Both the line containing "From the image's perspective, how" and the last line of the listing are included: write out exactly the lines from one to the other.

**Exercise inputs:**
※

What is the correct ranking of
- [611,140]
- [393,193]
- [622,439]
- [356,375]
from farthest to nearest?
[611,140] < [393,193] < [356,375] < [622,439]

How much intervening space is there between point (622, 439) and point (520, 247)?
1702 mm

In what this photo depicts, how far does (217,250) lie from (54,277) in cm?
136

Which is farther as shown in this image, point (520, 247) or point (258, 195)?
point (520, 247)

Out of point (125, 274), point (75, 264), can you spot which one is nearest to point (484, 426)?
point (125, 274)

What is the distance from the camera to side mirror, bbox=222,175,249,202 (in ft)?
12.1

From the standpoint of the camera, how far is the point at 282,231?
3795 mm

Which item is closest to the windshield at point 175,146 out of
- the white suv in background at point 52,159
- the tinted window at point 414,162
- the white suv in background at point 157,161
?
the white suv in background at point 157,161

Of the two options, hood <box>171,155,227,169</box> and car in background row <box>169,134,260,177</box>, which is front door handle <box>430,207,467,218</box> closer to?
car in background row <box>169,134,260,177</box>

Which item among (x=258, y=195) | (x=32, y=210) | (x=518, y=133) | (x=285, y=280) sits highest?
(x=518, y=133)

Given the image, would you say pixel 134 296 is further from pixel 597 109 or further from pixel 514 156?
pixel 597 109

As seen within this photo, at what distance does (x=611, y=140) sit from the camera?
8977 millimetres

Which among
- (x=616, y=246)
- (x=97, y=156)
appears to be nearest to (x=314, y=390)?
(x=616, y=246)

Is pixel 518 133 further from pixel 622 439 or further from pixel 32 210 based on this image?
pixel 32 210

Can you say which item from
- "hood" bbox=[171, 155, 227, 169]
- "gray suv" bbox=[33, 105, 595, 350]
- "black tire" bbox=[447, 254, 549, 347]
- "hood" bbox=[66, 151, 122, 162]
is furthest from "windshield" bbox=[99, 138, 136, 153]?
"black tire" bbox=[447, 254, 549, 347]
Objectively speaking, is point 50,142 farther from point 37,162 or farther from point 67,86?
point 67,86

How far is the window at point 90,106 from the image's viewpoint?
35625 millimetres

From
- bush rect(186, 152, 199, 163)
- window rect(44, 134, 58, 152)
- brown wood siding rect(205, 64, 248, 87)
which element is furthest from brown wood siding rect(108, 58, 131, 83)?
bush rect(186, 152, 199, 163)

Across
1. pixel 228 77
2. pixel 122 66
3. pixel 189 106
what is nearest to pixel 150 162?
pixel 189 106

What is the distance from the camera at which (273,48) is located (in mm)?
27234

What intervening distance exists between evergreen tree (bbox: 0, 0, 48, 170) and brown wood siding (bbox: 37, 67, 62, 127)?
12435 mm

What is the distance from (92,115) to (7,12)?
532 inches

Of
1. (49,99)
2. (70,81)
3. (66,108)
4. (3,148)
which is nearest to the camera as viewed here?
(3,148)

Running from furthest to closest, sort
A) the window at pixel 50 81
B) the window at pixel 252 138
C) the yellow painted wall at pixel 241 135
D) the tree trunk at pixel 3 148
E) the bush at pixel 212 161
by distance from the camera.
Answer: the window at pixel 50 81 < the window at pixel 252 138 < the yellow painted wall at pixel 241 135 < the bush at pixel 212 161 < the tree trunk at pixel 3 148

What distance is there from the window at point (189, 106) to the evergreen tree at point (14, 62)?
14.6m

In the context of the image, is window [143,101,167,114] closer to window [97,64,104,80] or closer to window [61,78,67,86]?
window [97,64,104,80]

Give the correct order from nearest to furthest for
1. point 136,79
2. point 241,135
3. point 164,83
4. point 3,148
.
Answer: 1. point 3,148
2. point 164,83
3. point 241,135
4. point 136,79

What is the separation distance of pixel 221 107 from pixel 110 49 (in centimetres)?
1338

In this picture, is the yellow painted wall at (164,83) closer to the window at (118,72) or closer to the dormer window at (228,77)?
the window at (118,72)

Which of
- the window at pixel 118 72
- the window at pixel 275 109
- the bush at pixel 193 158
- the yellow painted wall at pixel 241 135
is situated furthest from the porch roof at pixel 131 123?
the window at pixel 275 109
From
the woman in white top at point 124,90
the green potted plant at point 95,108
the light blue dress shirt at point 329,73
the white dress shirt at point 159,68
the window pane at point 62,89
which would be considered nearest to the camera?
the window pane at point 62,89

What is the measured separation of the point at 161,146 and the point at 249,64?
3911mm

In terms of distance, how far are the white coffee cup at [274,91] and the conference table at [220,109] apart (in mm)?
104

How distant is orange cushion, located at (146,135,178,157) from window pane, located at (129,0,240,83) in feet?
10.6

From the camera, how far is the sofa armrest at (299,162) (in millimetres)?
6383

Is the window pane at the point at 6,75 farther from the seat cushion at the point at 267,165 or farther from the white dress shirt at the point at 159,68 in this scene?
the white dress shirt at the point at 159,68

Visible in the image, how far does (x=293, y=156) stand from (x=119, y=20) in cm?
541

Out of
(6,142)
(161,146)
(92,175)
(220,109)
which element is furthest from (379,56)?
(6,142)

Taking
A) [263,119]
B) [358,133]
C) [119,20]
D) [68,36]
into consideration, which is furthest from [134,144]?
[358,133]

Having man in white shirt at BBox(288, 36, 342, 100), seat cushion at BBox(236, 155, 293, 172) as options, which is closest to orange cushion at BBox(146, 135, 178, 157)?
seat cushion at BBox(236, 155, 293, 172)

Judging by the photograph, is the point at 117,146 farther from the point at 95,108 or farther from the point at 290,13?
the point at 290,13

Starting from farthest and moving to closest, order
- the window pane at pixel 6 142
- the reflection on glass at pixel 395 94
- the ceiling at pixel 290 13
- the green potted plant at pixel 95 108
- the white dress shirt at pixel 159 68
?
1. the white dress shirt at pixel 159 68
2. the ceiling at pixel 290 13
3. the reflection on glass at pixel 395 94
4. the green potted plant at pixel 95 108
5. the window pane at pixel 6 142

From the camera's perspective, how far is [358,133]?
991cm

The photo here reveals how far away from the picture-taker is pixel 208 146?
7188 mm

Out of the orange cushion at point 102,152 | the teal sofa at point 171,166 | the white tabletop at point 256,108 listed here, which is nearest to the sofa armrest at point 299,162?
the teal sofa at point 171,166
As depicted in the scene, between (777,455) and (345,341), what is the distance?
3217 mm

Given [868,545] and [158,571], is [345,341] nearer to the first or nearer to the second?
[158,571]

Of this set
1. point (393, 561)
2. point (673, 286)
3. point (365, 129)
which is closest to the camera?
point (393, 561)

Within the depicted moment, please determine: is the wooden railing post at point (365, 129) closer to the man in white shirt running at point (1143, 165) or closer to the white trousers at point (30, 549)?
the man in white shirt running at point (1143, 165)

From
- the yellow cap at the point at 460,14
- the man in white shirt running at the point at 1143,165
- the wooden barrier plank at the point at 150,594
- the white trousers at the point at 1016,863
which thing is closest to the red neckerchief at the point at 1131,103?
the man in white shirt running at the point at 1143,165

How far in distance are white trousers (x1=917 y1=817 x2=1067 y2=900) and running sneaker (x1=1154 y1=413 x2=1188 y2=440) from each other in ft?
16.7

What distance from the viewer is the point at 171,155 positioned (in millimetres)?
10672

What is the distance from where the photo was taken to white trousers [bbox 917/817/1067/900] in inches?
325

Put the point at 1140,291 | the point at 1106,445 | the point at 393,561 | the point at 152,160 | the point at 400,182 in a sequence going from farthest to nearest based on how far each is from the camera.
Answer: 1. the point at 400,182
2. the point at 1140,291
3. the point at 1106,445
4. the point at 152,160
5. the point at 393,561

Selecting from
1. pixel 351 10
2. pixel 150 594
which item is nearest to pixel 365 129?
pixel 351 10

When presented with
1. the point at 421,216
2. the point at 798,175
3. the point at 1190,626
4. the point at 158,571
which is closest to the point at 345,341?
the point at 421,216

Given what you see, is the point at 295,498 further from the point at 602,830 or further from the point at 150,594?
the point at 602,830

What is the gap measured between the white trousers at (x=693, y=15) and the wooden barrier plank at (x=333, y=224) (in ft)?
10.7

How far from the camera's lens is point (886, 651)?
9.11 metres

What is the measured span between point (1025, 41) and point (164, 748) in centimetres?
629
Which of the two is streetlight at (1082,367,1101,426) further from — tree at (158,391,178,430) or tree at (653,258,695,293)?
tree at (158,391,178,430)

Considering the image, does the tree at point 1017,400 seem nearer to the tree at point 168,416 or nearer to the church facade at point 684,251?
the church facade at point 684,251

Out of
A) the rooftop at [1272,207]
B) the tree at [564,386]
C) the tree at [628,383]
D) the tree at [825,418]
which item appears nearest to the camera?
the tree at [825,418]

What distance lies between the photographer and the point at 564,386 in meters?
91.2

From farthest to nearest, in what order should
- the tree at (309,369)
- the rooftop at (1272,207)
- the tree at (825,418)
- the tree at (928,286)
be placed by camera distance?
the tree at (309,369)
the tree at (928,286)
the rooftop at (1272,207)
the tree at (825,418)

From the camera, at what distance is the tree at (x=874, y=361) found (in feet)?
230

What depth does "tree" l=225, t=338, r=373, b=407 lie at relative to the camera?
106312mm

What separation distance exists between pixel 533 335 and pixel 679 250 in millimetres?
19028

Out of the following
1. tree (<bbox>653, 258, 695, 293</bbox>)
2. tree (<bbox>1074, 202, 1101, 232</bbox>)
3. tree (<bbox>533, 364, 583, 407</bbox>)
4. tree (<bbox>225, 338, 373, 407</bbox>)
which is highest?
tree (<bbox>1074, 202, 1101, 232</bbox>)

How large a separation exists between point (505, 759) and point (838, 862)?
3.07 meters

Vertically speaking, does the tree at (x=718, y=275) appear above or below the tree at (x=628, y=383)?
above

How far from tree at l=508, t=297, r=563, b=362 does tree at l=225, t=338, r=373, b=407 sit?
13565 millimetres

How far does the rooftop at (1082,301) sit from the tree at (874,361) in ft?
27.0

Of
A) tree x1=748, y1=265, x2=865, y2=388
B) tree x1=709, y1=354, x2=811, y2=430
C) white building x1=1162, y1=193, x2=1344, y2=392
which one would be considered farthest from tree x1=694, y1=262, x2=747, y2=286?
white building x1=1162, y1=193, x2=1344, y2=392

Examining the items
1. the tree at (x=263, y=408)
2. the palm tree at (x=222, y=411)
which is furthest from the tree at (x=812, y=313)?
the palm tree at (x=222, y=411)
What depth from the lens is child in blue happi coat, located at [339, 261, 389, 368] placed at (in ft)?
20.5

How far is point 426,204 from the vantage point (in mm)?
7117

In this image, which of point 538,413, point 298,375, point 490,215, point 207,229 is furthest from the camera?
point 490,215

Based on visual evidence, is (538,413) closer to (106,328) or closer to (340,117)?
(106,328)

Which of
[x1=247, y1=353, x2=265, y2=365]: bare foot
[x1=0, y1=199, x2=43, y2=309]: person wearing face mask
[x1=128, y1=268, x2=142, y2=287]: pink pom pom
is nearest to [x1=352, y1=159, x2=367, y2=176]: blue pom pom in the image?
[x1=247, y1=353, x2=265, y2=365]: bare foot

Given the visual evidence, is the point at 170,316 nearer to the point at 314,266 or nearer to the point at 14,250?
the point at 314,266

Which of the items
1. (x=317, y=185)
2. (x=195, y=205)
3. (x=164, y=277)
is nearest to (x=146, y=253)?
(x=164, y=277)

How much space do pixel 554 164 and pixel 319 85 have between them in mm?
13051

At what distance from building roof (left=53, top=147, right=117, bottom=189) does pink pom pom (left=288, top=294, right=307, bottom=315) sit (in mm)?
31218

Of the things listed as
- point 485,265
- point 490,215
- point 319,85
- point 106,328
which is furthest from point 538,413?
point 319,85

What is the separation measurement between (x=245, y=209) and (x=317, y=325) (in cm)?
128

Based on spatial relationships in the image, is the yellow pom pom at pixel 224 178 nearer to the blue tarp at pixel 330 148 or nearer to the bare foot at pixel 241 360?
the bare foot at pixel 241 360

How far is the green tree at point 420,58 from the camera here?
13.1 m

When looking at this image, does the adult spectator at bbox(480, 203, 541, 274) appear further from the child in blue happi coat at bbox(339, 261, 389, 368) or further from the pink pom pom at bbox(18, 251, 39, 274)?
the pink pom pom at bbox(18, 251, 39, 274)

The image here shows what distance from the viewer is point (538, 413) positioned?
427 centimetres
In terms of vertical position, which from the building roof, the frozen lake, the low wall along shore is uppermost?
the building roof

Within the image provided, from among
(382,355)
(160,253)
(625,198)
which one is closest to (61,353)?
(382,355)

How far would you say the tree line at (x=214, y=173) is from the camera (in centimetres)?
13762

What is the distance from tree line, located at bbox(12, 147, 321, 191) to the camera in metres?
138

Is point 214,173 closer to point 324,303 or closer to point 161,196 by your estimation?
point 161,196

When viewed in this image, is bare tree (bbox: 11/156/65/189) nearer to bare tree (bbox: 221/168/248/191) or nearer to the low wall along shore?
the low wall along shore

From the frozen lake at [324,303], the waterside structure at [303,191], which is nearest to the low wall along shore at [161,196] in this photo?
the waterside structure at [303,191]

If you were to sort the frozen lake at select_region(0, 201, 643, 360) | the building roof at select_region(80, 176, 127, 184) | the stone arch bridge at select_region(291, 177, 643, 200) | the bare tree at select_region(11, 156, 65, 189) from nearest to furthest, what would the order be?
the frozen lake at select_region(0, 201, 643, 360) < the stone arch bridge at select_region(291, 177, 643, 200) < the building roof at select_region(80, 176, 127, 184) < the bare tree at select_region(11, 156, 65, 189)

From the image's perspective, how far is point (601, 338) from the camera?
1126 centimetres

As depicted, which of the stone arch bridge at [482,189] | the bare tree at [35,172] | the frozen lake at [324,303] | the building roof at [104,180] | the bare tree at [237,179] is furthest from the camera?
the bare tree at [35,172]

※

**Right answer:**
From the image's perspective, how far is point (601, 338) from the camera?
1126 centimetres

As depicted, which of the stone arch bridge at [482,189] | the bare tree at [35,172] | the frozen lake at [324,303] | the building roof at [104,180] | the bare tree at [237,179] is furthest from the camera?
the bare tree at [35,172]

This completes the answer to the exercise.